Though they’ve been married for nineteen years, Katya Ripple has only on rare occasions had cause to visit her husband’s office. The room is wood-paneled, windowless, deep in the fortress of the house. She cannot talk to Humphrey here without feeling outnumbered. Mannequin heads line the shelves behind his desk, each one sporting a different toupee.

“So she’s a prostitute?” Humphrey hasn’t had his morning coffee yet. He wears a puce velour tracksuit today with a “Ripple Bros” logo embroidered on the sleeve, and is squirting wig glue between the sparse strands on his scalp.

“Hummer, you do not understand. You need to talk to your son.”

When Humphrey is annoyed, he looks even more like his brother than usual. Who are you to tell me what I understand? “Give me the broad strokes.”

“He fell onto Hoover Island. This girl found him and nursed him back to health.”

Humphrey squishes today’s toupee—a salt-and-pepper thatch with bushy sideburns—down onto his head and combs it in place with his fingers. “Found him? What was she doing out there?”

“It was her home.”

He’s dubious. “What does she want? Money?”

“You didn’t see them together. She was so trusting in his arms. And he—he looked so brave and strong, holding her up. They care for each other.”

“For crying out loud, Kitty. Not this again.”

“Again?”

“Listen, I know you have your doubts about the Dahlberg match…”

“I might have doubts, I might not. How can I know, when I was not CC’d? So many letters, back and forth, back and forth, and you never shared a single one!”

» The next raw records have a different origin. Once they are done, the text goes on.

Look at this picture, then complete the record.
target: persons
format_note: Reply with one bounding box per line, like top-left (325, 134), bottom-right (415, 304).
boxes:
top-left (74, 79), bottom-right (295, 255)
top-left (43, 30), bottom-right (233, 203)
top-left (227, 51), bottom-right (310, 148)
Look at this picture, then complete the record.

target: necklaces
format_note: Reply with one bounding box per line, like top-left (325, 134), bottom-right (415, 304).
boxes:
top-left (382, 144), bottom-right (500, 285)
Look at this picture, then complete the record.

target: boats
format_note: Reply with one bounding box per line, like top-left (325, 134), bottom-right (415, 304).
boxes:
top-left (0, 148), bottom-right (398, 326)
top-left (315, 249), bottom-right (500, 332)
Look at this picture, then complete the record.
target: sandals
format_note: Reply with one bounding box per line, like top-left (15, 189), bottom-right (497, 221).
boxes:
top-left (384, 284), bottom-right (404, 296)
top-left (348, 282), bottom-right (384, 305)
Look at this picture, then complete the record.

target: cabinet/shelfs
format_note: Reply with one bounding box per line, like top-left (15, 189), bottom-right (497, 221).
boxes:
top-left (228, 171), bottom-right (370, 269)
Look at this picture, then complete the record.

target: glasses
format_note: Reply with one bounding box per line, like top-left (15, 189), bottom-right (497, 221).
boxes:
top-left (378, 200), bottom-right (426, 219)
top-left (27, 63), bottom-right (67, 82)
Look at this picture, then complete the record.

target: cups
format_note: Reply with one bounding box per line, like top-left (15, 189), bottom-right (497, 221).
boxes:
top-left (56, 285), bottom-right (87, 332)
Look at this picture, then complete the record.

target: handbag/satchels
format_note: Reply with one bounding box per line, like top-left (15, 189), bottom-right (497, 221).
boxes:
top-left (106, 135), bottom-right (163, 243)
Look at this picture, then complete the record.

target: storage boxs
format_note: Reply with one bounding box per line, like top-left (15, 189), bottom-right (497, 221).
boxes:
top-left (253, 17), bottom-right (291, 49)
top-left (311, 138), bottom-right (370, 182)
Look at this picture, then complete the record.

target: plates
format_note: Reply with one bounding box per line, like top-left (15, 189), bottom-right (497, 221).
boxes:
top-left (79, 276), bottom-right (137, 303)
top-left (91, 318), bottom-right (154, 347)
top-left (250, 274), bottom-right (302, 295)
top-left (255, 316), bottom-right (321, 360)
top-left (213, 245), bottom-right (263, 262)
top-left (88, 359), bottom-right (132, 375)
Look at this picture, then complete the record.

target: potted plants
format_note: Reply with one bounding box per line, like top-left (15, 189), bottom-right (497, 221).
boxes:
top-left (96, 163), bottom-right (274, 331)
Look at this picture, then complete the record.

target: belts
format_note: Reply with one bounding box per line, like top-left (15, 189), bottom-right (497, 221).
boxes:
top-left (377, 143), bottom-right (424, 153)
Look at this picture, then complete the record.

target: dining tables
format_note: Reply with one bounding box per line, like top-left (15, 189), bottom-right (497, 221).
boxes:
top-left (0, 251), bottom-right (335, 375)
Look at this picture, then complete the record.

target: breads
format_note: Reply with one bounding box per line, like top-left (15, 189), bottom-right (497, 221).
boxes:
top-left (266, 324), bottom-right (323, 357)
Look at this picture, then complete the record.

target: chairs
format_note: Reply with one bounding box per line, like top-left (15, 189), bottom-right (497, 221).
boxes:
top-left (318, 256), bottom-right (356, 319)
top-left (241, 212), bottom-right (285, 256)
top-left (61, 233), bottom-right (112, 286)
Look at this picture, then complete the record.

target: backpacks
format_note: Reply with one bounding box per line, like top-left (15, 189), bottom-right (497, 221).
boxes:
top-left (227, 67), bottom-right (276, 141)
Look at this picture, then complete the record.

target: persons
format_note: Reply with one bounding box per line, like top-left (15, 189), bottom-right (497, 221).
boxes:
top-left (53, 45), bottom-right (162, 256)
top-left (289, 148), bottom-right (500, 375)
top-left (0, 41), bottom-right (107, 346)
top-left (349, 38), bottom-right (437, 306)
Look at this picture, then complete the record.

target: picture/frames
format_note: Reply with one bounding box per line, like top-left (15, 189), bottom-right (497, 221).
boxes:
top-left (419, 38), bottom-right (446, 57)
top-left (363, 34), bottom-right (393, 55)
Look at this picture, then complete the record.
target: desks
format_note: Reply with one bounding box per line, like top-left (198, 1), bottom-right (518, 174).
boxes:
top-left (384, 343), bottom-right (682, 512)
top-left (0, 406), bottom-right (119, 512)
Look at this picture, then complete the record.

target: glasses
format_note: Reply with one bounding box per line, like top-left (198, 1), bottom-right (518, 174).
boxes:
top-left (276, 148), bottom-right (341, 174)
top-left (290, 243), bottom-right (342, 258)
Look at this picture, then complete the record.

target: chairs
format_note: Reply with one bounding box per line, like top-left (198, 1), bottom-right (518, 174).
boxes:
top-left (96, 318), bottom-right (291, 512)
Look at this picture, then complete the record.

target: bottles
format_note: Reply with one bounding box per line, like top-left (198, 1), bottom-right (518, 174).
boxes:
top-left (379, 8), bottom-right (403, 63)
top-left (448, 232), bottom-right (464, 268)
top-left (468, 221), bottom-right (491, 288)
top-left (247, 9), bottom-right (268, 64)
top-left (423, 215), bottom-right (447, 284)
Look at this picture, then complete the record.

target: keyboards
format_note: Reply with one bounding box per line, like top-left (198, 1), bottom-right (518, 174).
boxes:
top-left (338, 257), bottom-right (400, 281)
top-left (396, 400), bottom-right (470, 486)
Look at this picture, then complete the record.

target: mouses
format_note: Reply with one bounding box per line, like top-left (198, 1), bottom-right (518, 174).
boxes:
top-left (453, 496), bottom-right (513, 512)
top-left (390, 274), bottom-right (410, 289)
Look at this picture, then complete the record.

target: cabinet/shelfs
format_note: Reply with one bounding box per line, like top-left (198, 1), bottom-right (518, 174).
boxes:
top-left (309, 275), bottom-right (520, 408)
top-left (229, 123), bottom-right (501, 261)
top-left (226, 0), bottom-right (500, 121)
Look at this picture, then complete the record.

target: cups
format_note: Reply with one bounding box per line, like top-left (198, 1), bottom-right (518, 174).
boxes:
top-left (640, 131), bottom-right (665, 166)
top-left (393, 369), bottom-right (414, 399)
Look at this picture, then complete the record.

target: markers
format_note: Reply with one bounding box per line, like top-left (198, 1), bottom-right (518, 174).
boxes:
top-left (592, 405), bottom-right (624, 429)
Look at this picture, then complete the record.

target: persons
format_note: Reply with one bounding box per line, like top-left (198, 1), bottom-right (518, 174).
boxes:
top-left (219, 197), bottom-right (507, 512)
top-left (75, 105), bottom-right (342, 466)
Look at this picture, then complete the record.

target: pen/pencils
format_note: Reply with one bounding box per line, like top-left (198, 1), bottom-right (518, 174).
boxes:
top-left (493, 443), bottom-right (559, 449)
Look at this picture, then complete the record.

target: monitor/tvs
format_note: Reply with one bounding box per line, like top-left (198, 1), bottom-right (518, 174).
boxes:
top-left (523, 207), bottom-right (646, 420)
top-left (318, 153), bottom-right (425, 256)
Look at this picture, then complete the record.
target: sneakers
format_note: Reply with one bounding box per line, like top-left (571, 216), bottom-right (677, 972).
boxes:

Humphrey digs through a desk drawer, withdraws a large black trash bag. “Kitty, I told you, Pippi and I go a long way back. McGuffin-Stork helped us out of some real scrapes when I was working in Empire. Talking shop, she and I developed a kind of shorthand.”

“Anything you say to her, you should say to me.”

“There’s no reason to have you confusing things you don’t know anything about.”

“I know my son!”

“You don’t know about contracts, or trusts, or the larger holdings of this family. Nor can you possibly, possibly understand the responsibility that comes with carrying on a legacy like ours.”